La edición de este libro, en cuatro grandes tomos, es, seguramente, la que manejó el ermitaño de Manresa, pues es la traducida del latín a romance familiar castellano por el franciscano Ambrosio Montesino, impresa en Sevilla por los años 1520, en la casa de Juan Cromberger.
Imitación de Cristo.
Este libro es uno de los que mayores ediciones se han hecho en el mundo.
La traducción fué hecha por el Cicerón español de la obra De imitatione Christi et conteptus mundi, atribuída a Tomás de Kempis.
Realmente, no hay libro alguno que sea mejor compañero del hombre en todas las vicisitudes de la vida que éste.
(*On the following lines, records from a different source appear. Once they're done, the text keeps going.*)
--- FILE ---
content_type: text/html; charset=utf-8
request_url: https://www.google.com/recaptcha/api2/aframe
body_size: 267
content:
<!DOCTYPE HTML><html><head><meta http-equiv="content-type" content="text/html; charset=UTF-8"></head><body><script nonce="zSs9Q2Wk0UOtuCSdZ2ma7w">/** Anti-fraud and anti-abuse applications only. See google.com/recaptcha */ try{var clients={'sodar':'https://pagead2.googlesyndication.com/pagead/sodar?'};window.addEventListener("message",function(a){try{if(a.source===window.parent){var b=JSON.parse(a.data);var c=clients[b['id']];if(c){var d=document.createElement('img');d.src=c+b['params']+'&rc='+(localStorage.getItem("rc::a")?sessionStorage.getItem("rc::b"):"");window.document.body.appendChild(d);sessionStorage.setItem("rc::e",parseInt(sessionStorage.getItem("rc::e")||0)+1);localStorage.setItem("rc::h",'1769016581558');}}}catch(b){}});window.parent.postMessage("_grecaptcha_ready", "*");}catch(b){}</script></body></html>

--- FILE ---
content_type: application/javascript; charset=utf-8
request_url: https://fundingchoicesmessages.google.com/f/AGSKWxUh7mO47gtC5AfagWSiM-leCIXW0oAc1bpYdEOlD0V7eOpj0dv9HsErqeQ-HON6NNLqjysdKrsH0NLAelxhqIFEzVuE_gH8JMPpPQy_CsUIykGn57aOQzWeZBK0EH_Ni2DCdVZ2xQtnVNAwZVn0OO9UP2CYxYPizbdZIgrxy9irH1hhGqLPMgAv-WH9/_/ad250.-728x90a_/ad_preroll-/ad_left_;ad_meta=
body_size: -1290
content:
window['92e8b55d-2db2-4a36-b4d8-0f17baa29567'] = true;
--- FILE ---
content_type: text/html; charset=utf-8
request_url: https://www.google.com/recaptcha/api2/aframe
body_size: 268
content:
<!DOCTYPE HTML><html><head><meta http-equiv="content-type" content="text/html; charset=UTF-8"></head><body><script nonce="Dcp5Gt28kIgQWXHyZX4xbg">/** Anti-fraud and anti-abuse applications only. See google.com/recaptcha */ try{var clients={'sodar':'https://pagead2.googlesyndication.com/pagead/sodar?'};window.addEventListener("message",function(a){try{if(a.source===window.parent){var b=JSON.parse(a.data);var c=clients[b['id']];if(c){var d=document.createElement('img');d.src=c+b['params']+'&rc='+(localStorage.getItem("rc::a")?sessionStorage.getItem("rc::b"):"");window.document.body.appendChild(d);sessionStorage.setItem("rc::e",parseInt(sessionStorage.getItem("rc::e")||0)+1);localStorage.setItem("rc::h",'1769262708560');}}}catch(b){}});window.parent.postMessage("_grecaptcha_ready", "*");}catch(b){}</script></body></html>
Él prodiga fuerzas al desconfiado que tiene caídas las alas del corazón y da alientos al descontentadizo, al acongojado y al que se ve asido por una voluntad propia irresistible.
Él lleva el consuelo al triste, templa los gozos del que tiene una demasiada alegría. Con su lectura se siente y se nota la pequeñez del hombre ante la grandeza de Dios y hace discurrir por el camino más llano y para contemplarse uno mismo en el espacio más claro.
Él auxilia en los trabajos, ilumina en las dudas, guía para el buen vivir y, como dice el inmortal autor del Símbolo de la fe, es el libro del menosprecio del mundo y de seguir a Cristo.